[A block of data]
——

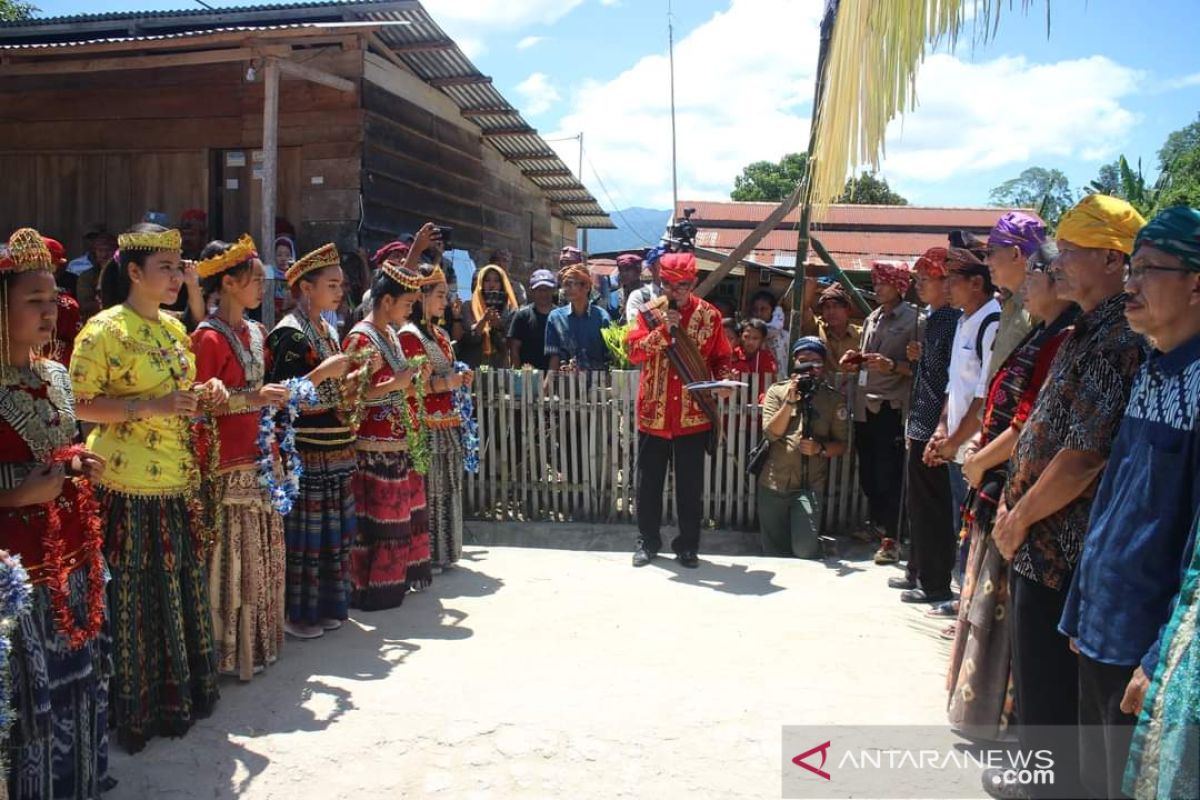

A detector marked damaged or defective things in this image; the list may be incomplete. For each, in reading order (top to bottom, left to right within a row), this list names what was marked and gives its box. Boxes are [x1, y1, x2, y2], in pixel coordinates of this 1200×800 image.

rusty roof sheet [0, 0, 614, 227]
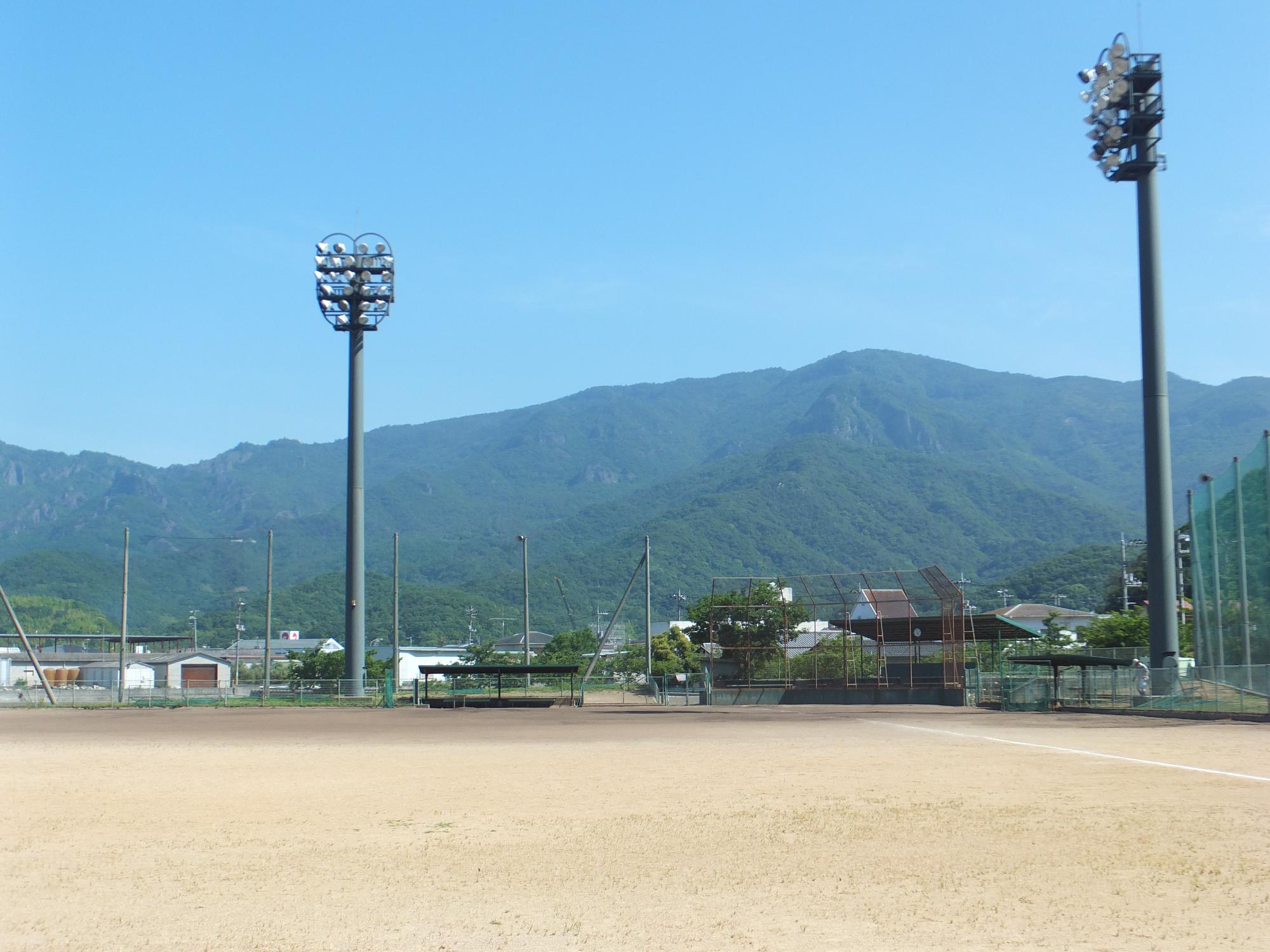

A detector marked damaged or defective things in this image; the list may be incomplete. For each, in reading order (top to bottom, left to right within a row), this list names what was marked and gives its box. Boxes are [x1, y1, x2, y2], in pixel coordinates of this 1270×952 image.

rusty metal cage [706, 571, 960, 691]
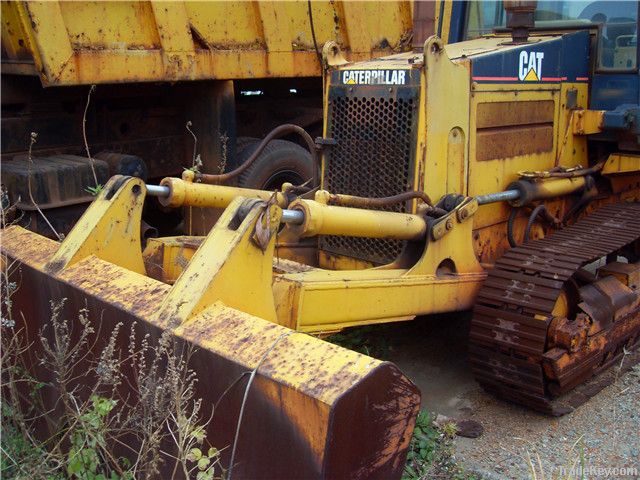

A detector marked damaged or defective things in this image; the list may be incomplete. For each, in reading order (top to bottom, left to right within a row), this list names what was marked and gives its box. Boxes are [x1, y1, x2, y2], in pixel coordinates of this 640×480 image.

rusty dozer blade [1, 177, 420, 480]
rusted metal surface [1, 227, 420, 478]
rusted metal surface [464, 201, 640, 414]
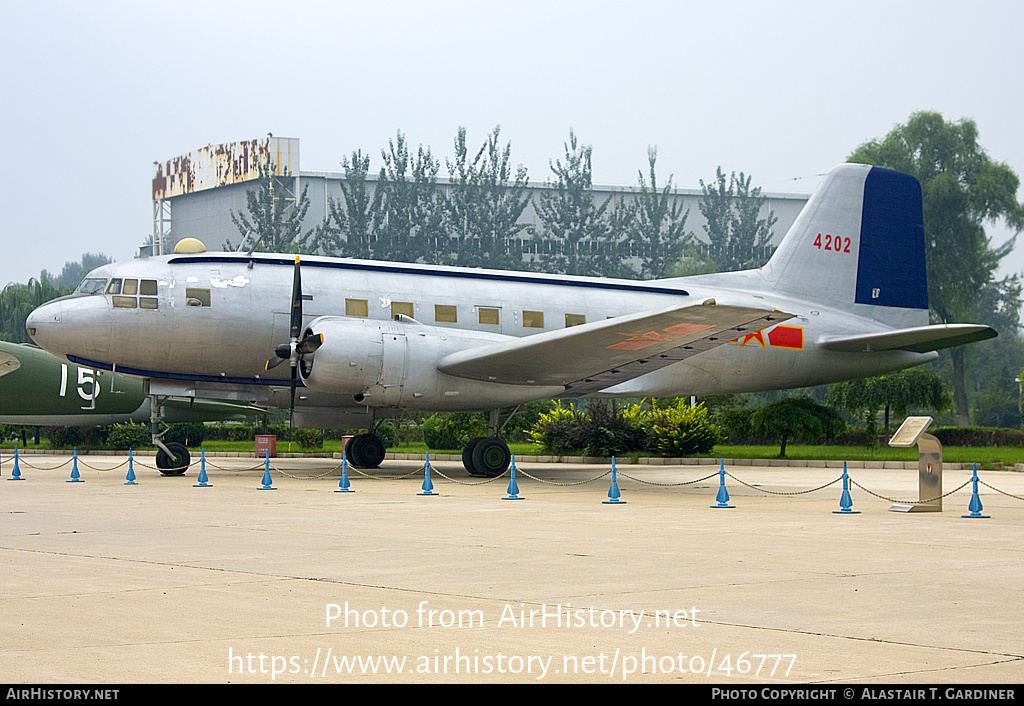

——

▶ _Goal_
Please copy the material above from the line containing "this 1270×952 image." through the line containing "rusty metal cage [706, 571, 960, 691]", replacing "damaged or defective" with "broken or faulty" and leaving everything else unchanged.

▶ _Exercise result_
A detector marked broken or faulty things in this image; the list may be incomplete. For each, in reading order (top to bottom, left to right within a row), this list names what was marked and gives its box. Boxes are [x1, y1, x2, y2], in pixel coordinates of this 1270×952 image.

rusty metal cage [706, 571, 960, 691]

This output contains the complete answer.